→ **EXERCISE**
Extend the text below on splitting and repairing PDF files with qpdf, continuing from its final sentence.

→ **STUDY TEXT**
*-*-*

If you still have the source PDF, re-split it using qpdf. qpdf preserves all structural elements and produces clean output files.

To extract page 1 to its own file:

qpdf input.pdf --pages . 1 -- page1.pdf

To extract a range, for example pages 5 through 10:

qpdf input.pdf --pages . 5-10 -- pages5-10.pdf

To split the entire PDF into individual pages, one file per page:

qpdf --split-pages=1 input.pdf out_%d.pdf

The %d placeholder is replaced with the page number in each output file. See the complete guide to qpdf for the full page-selection syntax including ranges, mixed selections, and reverse-counted pages.

If the source PDF still produces corrupted pages even after qpdf splitting, the source itself is damaged — the next section addresses that.

If that didn’t work

If qpdf’s split output is also corrupted, the source PDF is the problem. Repair it first, then re-split:

qpdf --linearize source.pdf source-repaired.pdf
qpdf source-repaired.pdf --pages . 1-5 -- pages1-5.pdf

The first command rebuilds the cross-reference table of the source file. The second splits the repaired version. If the original source had structural damage that the splitting was inheriting, the repaired version typically splits cleanly.

*-*-*

→ **INFORMATION SHOWN**
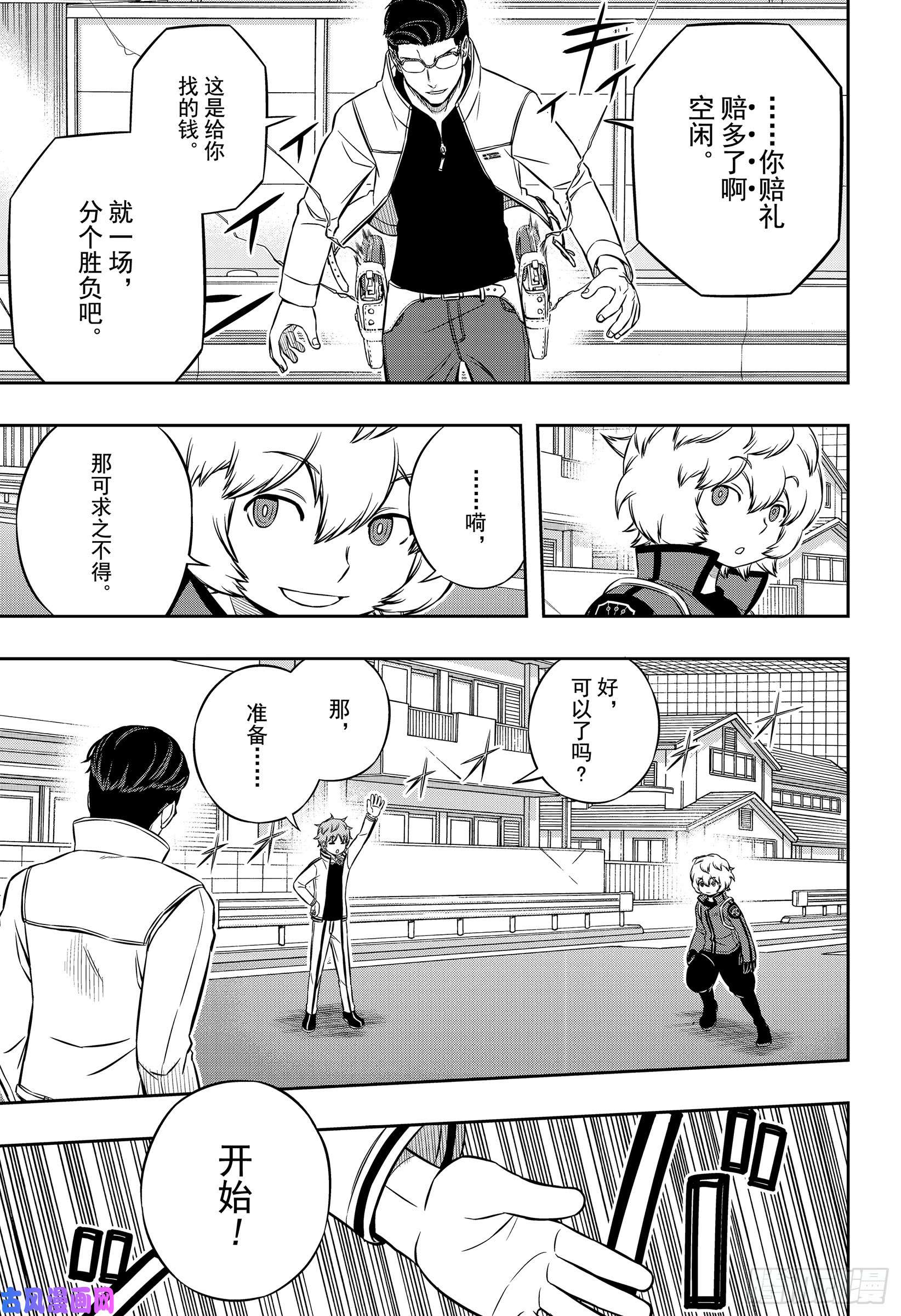 境界触发者第181话 弓场拓磨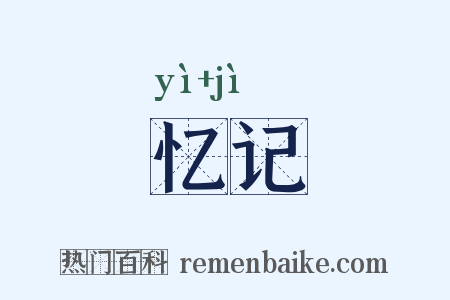 忆记是什么意思的图片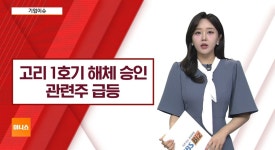 에스피텍(주)-1호기 | [기업이슈] '고리 1호기' 해체 최종 승인…관련주 일제히 강세 - kakaoTV [기업이슈] '고리 1호기' 해체 최종 승인…관련주 일제히 강세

*-*-*

→ **EXPECTED ANSWER**
If you no longer have the source and only the corrupted split files remain, attempt to repair each one individually:

qpdf --linearize broken-page1.pdf repaired-page1.pdf
qpdf --linearize broken-page2.pdf repaired-page2.pdf

How well this works depends on what was wrong with the original split. If only the xref tables are damaged, qpdf usually rebuilds them successfully. If the page content streams themselves are broken, qpdf will produce a structurally-valid file with broken visual content.

Advanced recovery

When qpdf can’t recover a split file, Ghostscript re-renders it from whatever can be parsed:

gs -sDEVICE=pdfwrite -dPDFSETTINGS=/prepress -dNOPAUSE -dQUIET -dBATCH -sOutputFile=output.pdf broken-page.pdf

For single-page extracted documents this often works well, since there are no cross-references between pages to worry about. For multi-page split outputs, Ghostscript treats them as their own documents, so the result is the same as for any other Ghostscript repair: visible content preserved, form fields and annotations and signatures lost.

Why this happens

Splitting a PDF — extracting pages or pulling apart a multi-page document — looks simple but requires the splitting tool to do real structural work. Each split output needs a complete object graph, fresh cross-reference tables, and properly-rebuilt resource dictionaries. Tools that take shortcuts produce invalid files.

The most common causes:

Online split tools producing malformed xref tables. Many free online services append objects to a stripped-down template file rather than properly building a new PDF structure. The result is files that look like PDFs but have inconsistent or missing xref entries. Acrobat opens them anyway through its silent recovery; stricter readers refuse them.

The source PDF was already damaged. A source file with subtly broken structure — mismatched xref entries, malformed trailer, partial corruption — may still display normally in a tolerant reader, but splitting it amplifies the damage. Each split output inherits the original problems and adds new ones.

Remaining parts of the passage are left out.